# Another intro, another day...



## Enigma

Hey all, a friend gave me a heads up about this place, so I had to come check things out. Some of you know me - HUGS out to all those I recognize - and those I don't, what the heck - I'm friendly.
I am about as iNfj as you can get, with a fiesty streak that will come out from time to time.
But really I am looking for friendly skies and clear sailing, and I hope to find some stability here.

Bows,
Exit stage left..........

:tongue:


----------



## efromm

Welcome friend nice to see your here!! LOL :wink::happy:


----------



## DayLightSun

Welcome to the forum. Hope you have an awesome time here.


----------



## mcgooglian

Oh no! The INFJ army is coming!


----------



## DayLightSun

mcgooglian said:


> Oh no! The INFJ army is coming!


haha that's how I feel


----------



## mcgooglian

daylightsun said:


> haha that's how I feel


There's just so many arriving at once. I don't think I can hold them off.:tongue:


----------



## DayLightSun

mcgooglian said:


> There's just so many arriving at once.
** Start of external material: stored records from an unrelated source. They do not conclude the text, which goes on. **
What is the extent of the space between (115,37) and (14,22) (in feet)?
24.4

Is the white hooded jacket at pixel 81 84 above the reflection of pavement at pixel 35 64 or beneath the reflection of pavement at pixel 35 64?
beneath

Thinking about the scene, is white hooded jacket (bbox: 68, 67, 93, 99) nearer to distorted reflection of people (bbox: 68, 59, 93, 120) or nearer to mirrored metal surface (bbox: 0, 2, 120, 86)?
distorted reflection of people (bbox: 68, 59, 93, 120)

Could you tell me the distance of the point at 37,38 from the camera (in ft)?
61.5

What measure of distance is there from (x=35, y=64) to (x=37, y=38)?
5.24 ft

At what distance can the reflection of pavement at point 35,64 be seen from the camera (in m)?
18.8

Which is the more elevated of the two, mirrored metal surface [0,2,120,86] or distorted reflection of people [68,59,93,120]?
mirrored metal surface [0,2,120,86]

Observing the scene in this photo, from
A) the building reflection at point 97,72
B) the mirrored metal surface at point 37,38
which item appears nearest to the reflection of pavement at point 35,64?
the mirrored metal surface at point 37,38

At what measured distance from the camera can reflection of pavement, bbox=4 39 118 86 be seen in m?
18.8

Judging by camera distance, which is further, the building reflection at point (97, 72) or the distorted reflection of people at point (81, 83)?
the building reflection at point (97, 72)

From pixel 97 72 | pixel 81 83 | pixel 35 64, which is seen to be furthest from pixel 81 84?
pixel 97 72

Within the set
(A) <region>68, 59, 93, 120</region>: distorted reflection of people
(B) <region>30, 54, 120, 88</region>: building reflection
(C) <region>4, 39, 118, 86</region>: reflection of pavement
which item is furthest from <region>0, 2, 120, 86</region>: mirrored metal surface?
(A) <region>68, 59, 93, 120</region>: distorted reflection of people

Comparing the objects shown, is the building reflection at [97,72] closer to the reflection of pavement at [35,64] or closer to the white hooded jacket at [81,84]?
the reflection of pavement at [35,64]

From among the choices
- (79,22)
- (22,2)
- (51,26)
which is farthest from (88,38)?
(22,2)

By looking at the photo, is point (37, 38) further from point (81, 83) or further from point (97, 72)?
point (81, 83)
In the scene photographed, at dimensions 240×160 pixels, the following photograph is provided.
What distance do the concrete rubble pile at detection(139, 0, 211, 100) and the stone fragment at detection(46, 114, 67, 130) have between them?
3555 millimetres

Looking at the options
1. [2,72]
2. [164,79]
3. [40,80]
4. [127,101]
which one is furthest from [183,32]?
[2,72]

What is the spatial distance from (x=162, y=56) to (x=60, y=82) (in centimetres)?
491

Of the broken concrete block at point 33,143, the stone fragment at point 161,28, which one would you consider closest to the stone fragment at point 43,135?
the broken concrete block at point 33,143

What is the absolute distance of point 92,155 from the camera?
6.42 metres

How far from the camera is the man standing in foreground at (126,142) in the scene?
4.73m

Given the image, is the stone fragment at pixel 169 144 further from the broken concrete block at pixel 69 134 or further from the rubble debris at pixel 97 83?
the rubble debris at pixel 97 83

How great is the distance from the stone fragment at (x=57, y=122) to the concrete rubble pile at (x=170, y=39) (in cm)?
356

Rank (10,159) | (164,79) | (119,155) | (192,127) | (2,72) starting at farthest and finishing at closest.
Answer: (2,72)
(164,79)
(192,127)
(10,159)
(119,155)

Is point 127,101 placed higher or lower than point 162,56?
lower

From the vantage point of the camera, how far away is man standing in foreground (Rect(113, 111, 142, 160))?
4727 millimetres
I don't think I can hold them off.:tongue:


humm... we're going to have to build under ground tunnels. :tongue::crazy:


----------



## mcgooglian

daylightsun said:


> humm... we're going to have to build under ground tunnels. :tongue::crazy:


I'll handle that. I'll also put explosives in some of them so they'll collapse under the feet of the enemy.


----------



## DayLightSun

mcgooglian said:


> I'll handle that. I'll also put explosives in some of them so they'll collapse under the feet of the enemy.


haha I never pictured a INFJ as an enemy.


----------



## mcgooglian

daylightsun said:


> haha I never pictured a INFJ as an enemy.


That's exactly what makes them so dangerous. Nobody ever sees it coming.


----------



## Enigma

mcgooglian said:


> That's exactly what makes them so dangerous. Nobody ever sees it coming.


So right. Damn. We've been found out. Our evil plot to make everyone warm and fuzzy has been foiled. *rallies the troops*

LOVE your Avitar MCG


HEEEYYYY Efromm!!:laughing:


----------



## mcgooglian

Enigma said:


> So right. Damn. We've been found out. Our evil plot to make everyone warm and fuzzy has been foiled. *rallies the troops*
> 
> LOVE your Avitar MCG


Ahhhhhhhhhhhhhhhhh! Warm and fuzzy!!! Run!!! 

Thanks, I just recently added it because it looked awesome.


----------



## NephilimAzrael

You have joined from over in INFJf.. Welcome.


----------



## Trope

Ah, so that's where the rip in the fabric has formed. This explains a few things.


----------



## Enigma

NephilimAzrael said:


> You have joined from over in INFJf.. Welcome.


Now THAT is something I wasn't going to spill......
My secret is out.


----------



## Enigma

Trope said:


> Ah, so that's where the rip in the fabric has formed. This explains a few things.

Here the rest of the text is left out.